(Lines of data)
--------------------------------

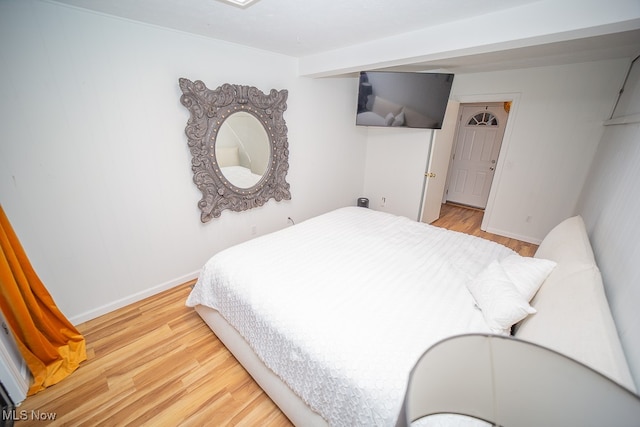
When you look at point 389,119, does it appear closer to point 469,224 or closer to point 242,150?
point 242,150

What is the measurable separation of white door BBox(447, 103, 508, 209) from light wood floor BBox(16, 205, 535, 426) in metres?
4.96

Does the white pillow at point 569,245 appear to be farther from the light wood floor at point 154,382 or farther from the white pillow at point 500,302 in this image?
the light wood floor at point 154,382

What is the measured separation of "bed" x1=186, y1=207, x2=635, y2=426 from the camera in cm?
96

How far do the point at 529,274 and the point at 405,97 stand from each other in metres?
2.40

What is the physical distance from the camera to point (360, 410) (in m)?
0.95

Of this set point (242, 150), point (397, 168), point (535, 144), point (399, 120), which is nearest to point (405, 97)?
point (399, 120)

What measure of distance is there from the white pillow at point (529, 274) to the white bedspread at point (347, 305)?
0.25 meters

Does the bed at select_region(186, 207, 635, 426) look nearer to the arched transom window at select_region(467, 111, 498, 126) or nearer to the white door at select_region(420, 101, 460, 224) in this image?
the white door at select_region(420, 101, 460, 224)

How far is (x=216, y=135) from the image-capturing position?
229 centimetres

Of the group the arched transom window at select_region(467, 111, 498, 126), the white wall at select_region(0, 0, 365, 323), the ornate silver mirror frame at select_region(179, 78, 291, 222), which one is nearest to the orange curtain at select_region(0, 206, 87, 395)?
the white wall at select_region(0, 0, 365, 323)

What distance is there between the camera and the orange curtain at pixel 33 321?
1382mm

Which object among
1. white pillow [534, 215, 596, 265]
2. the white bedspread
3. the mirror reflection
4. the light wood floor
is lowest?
the light wood floor

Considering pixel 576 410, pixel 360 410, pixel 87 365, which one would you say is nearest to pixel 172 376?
pixel 87 365

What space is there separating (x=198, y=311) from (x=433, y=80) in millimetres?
3427
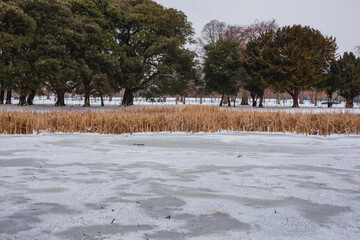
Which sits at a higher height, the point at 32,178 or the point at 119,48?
the point at 119,48

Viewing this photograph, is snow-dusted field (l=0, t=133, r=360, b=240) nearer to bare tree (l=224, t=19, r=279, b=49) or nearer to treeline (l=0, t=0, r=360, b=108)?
treeline (l=0, t=0, r=360, b=108)

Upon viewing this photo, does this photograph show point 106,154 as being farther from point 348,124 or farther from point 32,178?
point 348,124

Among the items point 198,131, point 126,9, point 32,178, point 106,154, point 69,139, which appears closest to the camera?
point 32,178

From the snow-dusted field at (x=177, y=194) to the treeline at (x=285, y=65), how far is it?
24.1 metres

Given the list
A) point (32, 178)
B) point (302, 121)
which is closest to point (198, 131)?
point (302, 121)

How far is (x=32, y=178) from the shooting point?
3635mm

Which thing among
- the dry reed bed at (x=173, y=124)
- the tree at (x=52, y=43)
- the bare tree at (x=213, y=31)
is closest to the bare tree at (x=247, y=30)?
the bare tree at (x=213, y=31)

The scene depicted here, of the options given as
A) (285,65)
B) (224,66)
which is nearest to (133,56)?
(224,66)

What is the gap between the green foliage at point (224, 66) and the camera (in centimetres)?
3170

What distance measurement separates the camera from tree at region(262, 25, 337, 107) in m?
27.2

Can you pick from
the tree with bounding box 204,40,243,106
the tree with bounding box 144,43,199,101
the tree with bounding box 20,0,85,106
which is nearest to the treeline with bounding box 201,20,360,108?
the tree with bounding box 204,40,243,106

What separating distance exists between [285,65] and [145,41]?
570 inches

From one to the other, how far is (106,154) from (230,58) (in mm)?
27439

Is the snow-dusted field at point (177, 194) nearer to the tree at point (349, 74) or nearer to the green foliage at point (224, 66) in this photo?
the green foliage at point (224, 66)
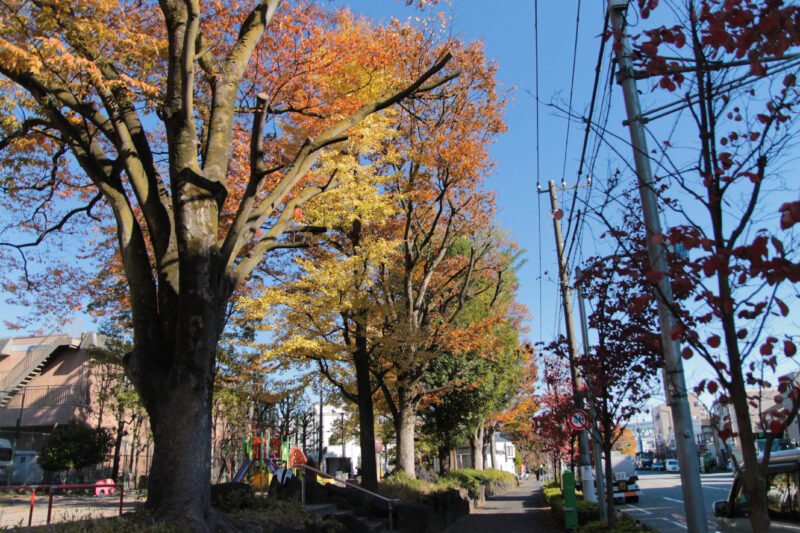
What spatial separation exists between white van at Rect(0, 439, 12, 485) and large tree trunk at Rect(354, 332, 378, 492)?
77.8 feet

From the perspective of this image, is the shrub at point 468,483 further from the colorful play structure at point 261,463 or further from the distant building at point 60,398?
the distant building at point 60,398

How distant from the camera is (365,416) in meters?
14.0

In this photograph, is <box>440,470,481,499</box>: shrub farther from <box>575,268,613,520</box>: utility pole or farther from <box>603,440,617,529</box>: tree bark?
<box>603,440,617,529</box>: tree bark

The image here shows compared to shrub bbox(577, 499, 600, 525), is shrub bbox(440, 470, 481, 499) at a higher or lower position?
lower

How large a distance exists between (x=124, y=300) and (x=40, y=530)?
1021cm

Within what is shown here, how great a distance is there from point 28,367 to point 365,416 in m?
30.7

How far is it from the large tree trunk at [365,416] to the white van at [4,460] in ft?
77.8

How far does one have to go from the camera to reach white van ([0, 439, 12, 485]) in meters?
27.1

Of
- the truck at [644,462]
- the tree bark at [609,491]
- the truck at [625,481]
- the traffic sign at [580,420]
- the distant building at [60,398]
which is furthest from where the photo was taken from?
the truck at [644,462]

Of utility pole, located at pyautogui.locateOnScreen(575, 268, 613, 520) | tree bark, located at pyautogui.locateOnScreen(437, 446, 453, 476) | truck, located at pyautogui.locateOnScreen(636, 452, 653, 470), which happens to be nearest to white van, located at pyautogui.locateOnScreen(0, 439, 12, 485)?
tree bark, located at pyautogui.locateOnScreen(437, 446, 453, 476)

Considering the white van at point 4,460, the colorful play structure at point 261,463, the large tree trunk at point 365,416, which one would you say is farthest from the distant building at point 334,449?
the large tree trunk at point 365,416

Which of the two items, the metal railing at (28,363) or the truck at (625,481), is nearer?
the truck at (625,481)

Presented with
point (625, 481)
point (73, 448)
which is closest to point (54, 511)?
point (73, 448)

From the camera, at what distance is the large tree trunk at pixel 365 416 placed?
13.4 m
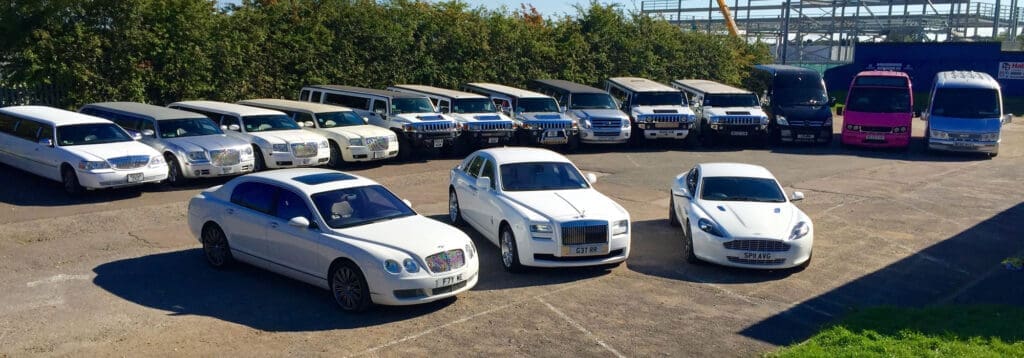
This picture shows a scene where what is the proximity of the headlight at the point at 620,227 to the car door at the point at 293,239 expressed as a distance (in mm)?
3799

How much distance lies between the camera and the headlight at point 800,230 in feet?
37.0

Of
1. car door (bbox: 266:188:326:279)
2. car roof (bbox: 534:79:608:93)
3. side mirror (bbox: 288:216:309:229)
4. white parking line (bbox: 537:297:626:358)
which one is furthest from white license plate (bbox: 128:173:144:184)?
car roof (bbox: 534:79:608:93)

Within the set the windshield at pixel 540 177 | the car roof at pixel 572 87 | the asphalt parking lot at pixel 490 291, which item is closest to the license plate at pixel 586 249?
the asphalt parking lot at pixel 490 291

--------------------------------

__Objective__:
From the records given above, reproduce all text exactly and exclude each picture.

__Written solution__:
When you look at point 389,119, does it appear closer to point 469,224 or closer to point 242,150?
point 242,150

What is the measurable separation of white door BBox(447, 103, 508, 209) from light wood floor BBox(16, 205, 535, 426) in metres?
4.96

Does the white pillow at point 569,245 appear to be farther from the light wood floor at point 154,382 or farther from the white pillow at point 500,302 in this image?
the light wood floor at point 154,382

What is the measured separation of "bed" x1=186, y1=207, x2=635, y2=426 from the camera in cm?
96

How far do the point at 529,274 and the point at 405,97 stand from each other in metres?
2.40

What is the physical distance from the camera to point (360, 410) (in m)?
0.95

Of this set point (242, 150), point (397, 168), point (535, 144), point (399, 120), which is nearest to point (405, 97)?
point (399, 120)

What measure of distance is there from the white pillow at point (529, 274) to the white bedspread at point (347, 305)?
0.25 meters

Does the bed at select_region(186, 207, 635, 426) look nearer to the arched transom window at select_region(467, 111, 498, 126) or nearer to the white door at select_region(420, 101, 460, 224) in this image?
the white door at select_region(420, 101, 460, 224)

How far is (x=216, y=135) from the image-capturing position?
229 centimetres

Of the group the arched transom window at select_region(467, 111, 498, 126), the white wall at select_region(0, 0, 365, 323), the ornate silver mirror frame at select_region(179, 78, 291, 222), which one is nearest to the orange curtain at select_region(0, 206, 87, 395)?
the white wall at select_region(0, 0, 365, 323)

What distance is there between the camera and the orange curtain at pixel 33 321?
1382mm

Which object among
1. white pillow [534, 215, 596, 265]
2. the white bedspread
3. the mirror reflection
4. the light wood floor
is lowest?
the light wood floor

Considering pixel 576 410, pixel 360 410, pixel 87 365, which one would you say is nearest to pixel 172 376?
pixel 87 365

What space is there separating (x=198, y=311) from (x=433, y=80) in millimetres?
3427
Which sits at a higher height, the point at 32,178 or the point at 119,48?
the point at 119,48

Viewing this photograph, is snow-dusted field (l=0, t=133, r=360, b=240) nearer to bare tree (l=224, t=19, r=279, b=49) or nearer to treeline (l=0, t=0, r=360, b=108)?
treeline (l=0, t=0, r=360, b=108)

Upon viewing this photo, does this photograph show point 106,154 as being farther from point 348,124 or farther from point 32,178?
point 348,124

Among the items point 198,131, point 126,9, point 32,178, point 106,154, point 69,139, which appears closest to the camera?
point 32,178

From the snow-dusted field at (x=177, y=194) to the treeline at (x=285, y=65), how far is it?
24.1 metres

Given the list
A) point (32, 178)
B) point (302, 121)
which is closest to point (198, 131)?
point (302, 121)

How far is (x=32, y=178) from the shooting point?
3635mm

Which thing among
- the dry reed bed at (x=173, y=124)
- the tree at (x=52, y=43)
- the bare tree at (x=213, y=31)
is closest to the bare tree at (x=247, y=30)?
the bare tree at (x=213, y=31)

The scene depicted here, of the options given as
A) (285,65)
B) (224,66)
which is nearest to (133,56)?
(224,66)

What is the gap between the green foliage at point (224, 66) and the camera (in centimetres)?
3170

What distance measurement separates the camera from tree at region(262, 25, 337, 107) in m?
27.2

Can you pick from
the tree with bounding box 204,40,243,106
the tree with bounding box 144,43,199,101
the tree with bounding box 20,0,85,106
which is nearest to the treeline with bounding box 201,20,360,108?
the tree with bounding box 204,40,243,106

What separating distance exists between [285,65] and [145,41]?
570 inches

From one to the other, how far is (106,154) from (230,58) (in mm)?
27439

Is the snow-dusted field at point (177, 194) nearer to the tree at point (349, 74) or nearer to the green foliage at point (224, 66) in this photo?
the green foliage at point (224, 66)
What spatial separation exists between white van at Rect(0, 439, 12, 485) and large tree trunk at Rect(354, 332, 378, 492)?
77.8 feet

From the perspective of this image, is the shrub at point 468,483 further from the colorful play structure at point 261,463 or further from the distant building at point 60,398?
the distant building at point 60,398

How distant from the camera is (365,416) in meters?
14.0

In this photograph, is <box>440,470,481,499</box>: shrub farther from <box>575,268,613,520</box>: utility pole or farther from <box>603,440,617,529</box>: tree bark?
<box>603,440,617,529</box>: tree bark

The image here shows compared to shrub bbox(577, 499, 600, 525), is shrub bbox(440, 470, 481, 499) at a higher or lower position?
lower

How large a distance exists between (x=124, y=300) and (x=40, y=530)?
1021cm

Within what is shown here, how great a distance is there from point 28,367 to point 365,416 in m?
30.7

How far is it from the large tree trunk at [365,416] to the white van at [4,460] in ft?
77.8

How far does one have to go from the camera to reach white van ([0, 439, 12, 485]) in meters?
27.1

Of
- the truck at [644,462]
- the tree bark at [609,491]
- the truck at [625,481]
- the traffic sign at [580,420]
- the distant building at [60,398]
which is furthest from where the photo was taken from?
the truck at [644,462]

Of utility pole, located at pyautogui.locateOnScreen(575, 268, 613, 520) | tree bark, located at pyautogui.locateOnScreen(437, 446, 453, 476) | truck, located at pyautogui.locateOnScreen(636, 452, 653, 470), which happens to be nearest to white van, located at pyautogui.locateOnScreen(0, 439, 12, 485)?
tree bark, located at pyautogui.locateOnScreen(437, 446, 453, 476)

Considering the white van at point 4,460, the colorful play structure at point 261,463, the large tree trunk at point 365,416, which one would you say is farthest from the distant building at point 334,449?
the large tree trunk at point 365,416

Which of the two items, the metal railing at (28,363) or the truck at (625,481), is nearer?
the truck at (625,481)

Presented with
point (625, 481)
point (73, 448)
which is closest to point (54, 511)?
point (73, 448)

From the camera, at what distance is the large tree trunk at pixel 365 416 placed?
13.4 m
This picture shows a scene where what is the proximity of the headlight at the point at 620,227 to the car door at the point at 293,239 expressed as a distance (in mm)?
3799

How much distance lies between the camera and the headlight at point 800,230 in feet?
37.0

Of
1. car door (bbox: 266:188:326:279)
2. car roof (bbox: 534:79:608:93)
3. side mirror (bbox: 288:216:309:229)
4. white parking line (bbox: 537:297:626:358)
which one is furthest from white license plate (bbox: 128:173:144:184)?
car roof (bbox: 534:79:608:93)

Within the set the windshield at pixel 540 177 | the car roof at pixel 572 87 | the asphalt parking lot at pixel 490 291, which item is closest to the license plate at pixel 586 249?
the asphalt parking lot at pixel 490 291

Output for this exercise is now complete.